Transcribe every entry exactly; the images stay out.
=== DATA FOR ANALYSIS ===
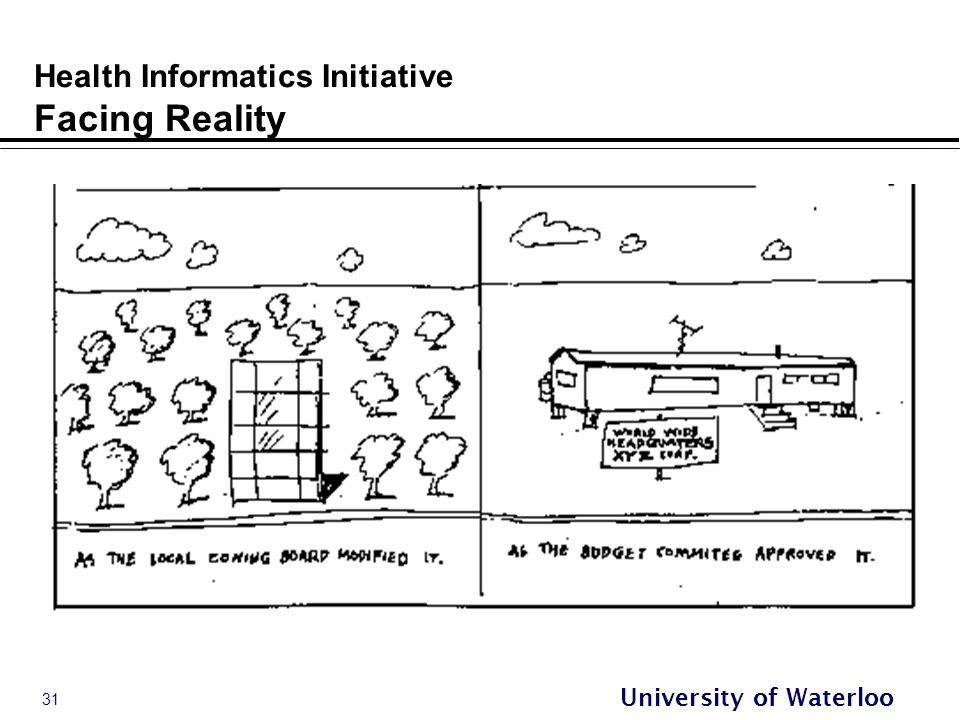 31 University of Waterloo Health Informatics Initiative Facing Reality
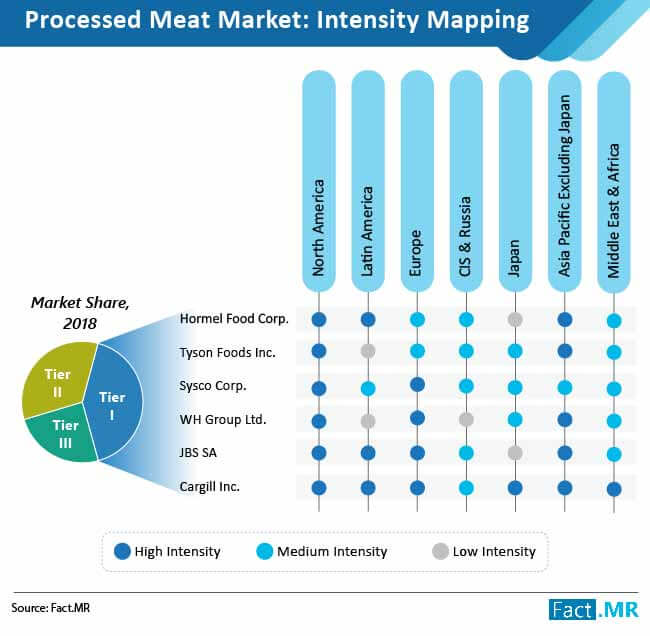 processed meat market intensity mapping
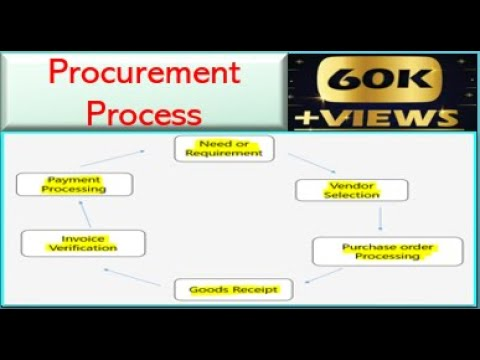 What is Procurement | What is Procurement Process | A guide to Procurement process with Flow Chart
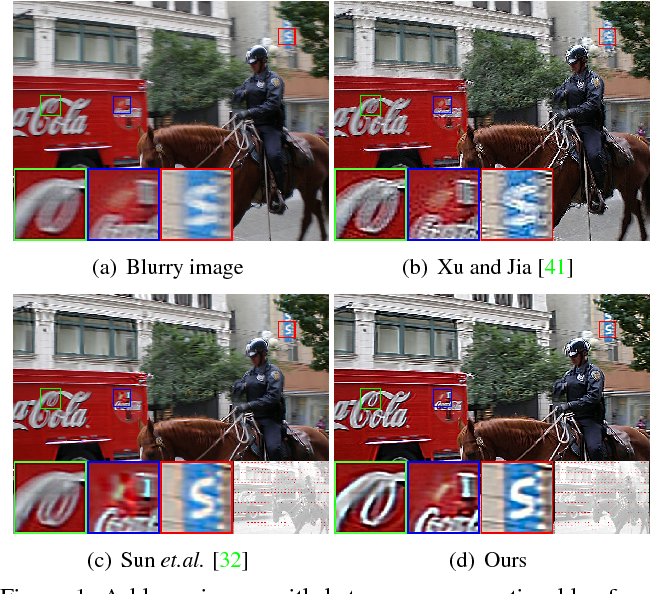 Figure 1 for From Motion Blur to Motion Flow: a Deep Learning Solution for Removing Heterogeneous Motion Blur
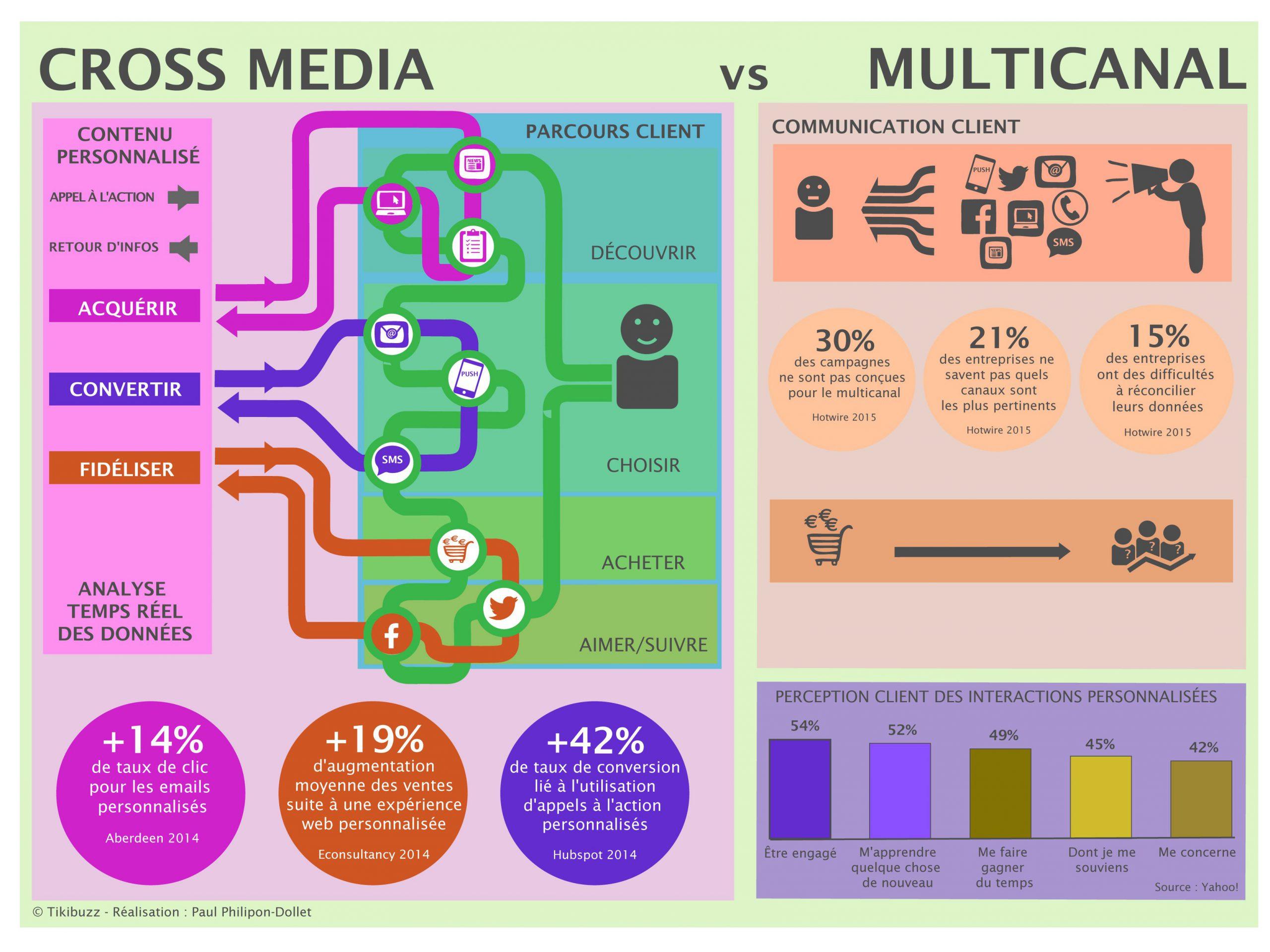 infographie crossmedia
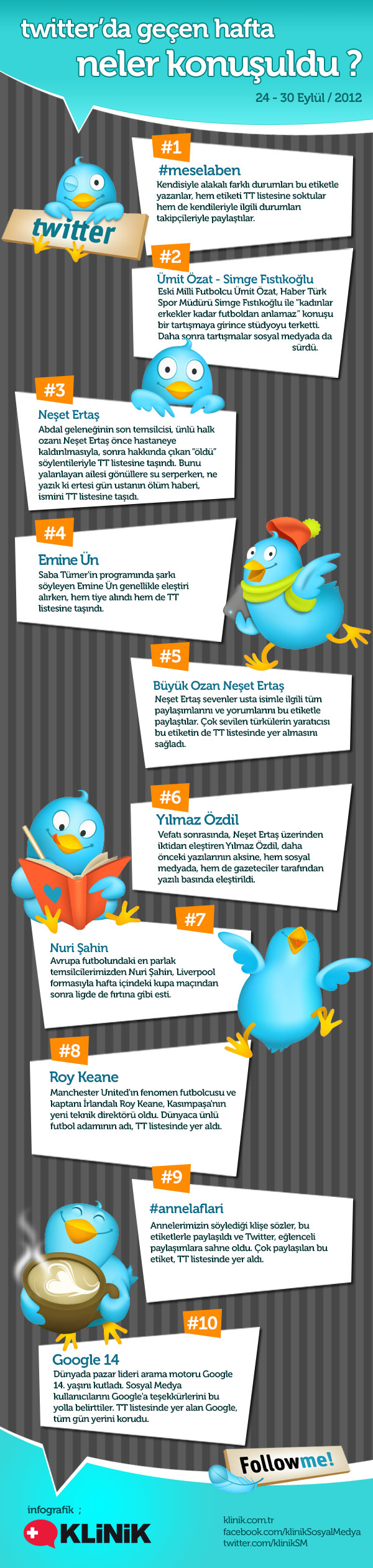 Twitter'da Geçen Hafta Ne Konuşuldu?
===
» **EXERCISE OUTPUT**
 31 University of Waterloo Health Informatics Initiative Facing Reality
 processed meat market intensity mapping
 What is Procurement | What is Procurement Process | A guide to Procurement process with Flow Chart
 Figure 1 for From Motion Blur to Motion Flow: a Deep Learning Solution for Removing Heterogeneous Motion Blur
 infographie crossmedia
 Twitter'da Geçen Hafta Ne Konuşuldu?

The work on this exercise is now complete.